Excerpted text Start Marker

This example demonstrates using the graph partitioner.

The below model is a simple MLP model with sorted log softmax output.
The sort operator, ``torch.sort()`` or ``aten::sort``, is not supported
by ``neuronx-cc`` at this time, so the graph partitioner will partition
out the sort operator to CPU.

.. code-block:: python

  import torch
  import torch_neuronx
  import torch.nn as nn

  import logging
  
  # adjust logger level to see what the partitioner is doing
  logger = logging.getLogger("Neuron")

  class MLP(nn.Module):
      def __init__(
          self, input_size=28 * 28, output_size=10, layers=[4096, 2048]
      ):
          super(MLP, self).__init__()
          self.fc1 = nn.Linear(input_size, layers[0])
          self.fc2 = nn.Linear(layers[0], layers[1])
          self.fc3 = nn.Linear(layers[1], output_size)
          self.relu = nn.ReLU()

      def forward(self, x):
          f1 = self.fc1(x)
          r1 = self.relu(f1)
          f2 = self.fc2(r1)
          r2 = self.relu(f2)
          f3 = self.fc3(r2)
          out = torch.log_softmax(f3, dim=1)
          sort_out,_ = torch.sort(out)
          return sort_out

  n = MLP()
  n.eval()

  inputs = torch.rand(32,784)

  # Configure the graph partitioner with the default values
  partitioner_config = torch_neuronx.PartitionerConfig()

Excerpted text End Marker
Material shown Start Marker

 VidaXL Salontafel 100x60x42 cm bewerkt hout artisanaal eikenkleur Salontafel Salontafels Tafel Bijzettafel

Material shown End Marker
Material shown Start Marker

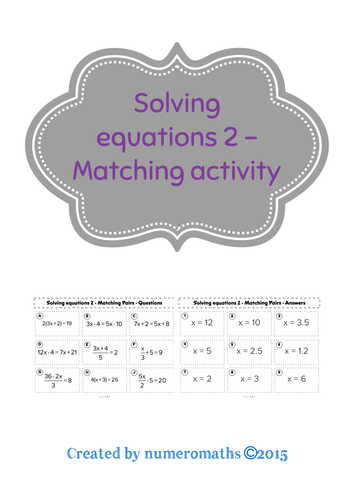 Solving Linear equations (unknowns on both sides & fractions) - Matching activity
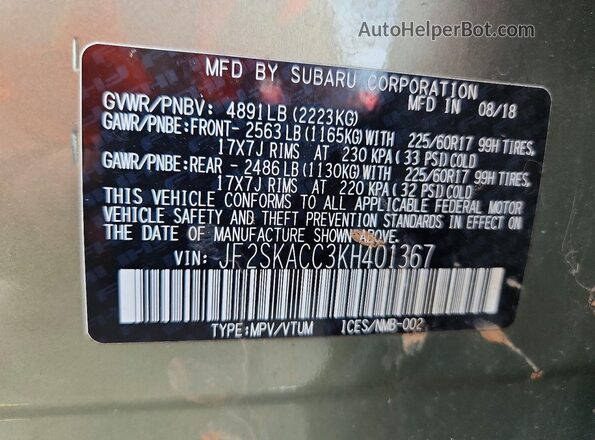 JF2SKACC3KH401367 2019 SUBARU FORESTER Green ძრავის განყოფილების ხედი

Material shown End Marker

_List of tasks_.
(a) From the graph partitioner example, output the passage that begins at the words "self.fc1 = nn.Linear(input_size, layers[0])" and stops after the words "self.fc3 = nn.Linear(layers[1], output_size)".
(b) In the graph partitioner example, list every module that the code imports.

_Activity answers_.
(a)
self.fc1 = nn.Linear(input_size, layers[0])
          self.fc2 = nn.Linear(layers[0], layers[1])
          self.fc3 = nn.Linear(layers[1], output_size)

(b)
torch
torch_neuronx
torch.nn (imported as nn)
logging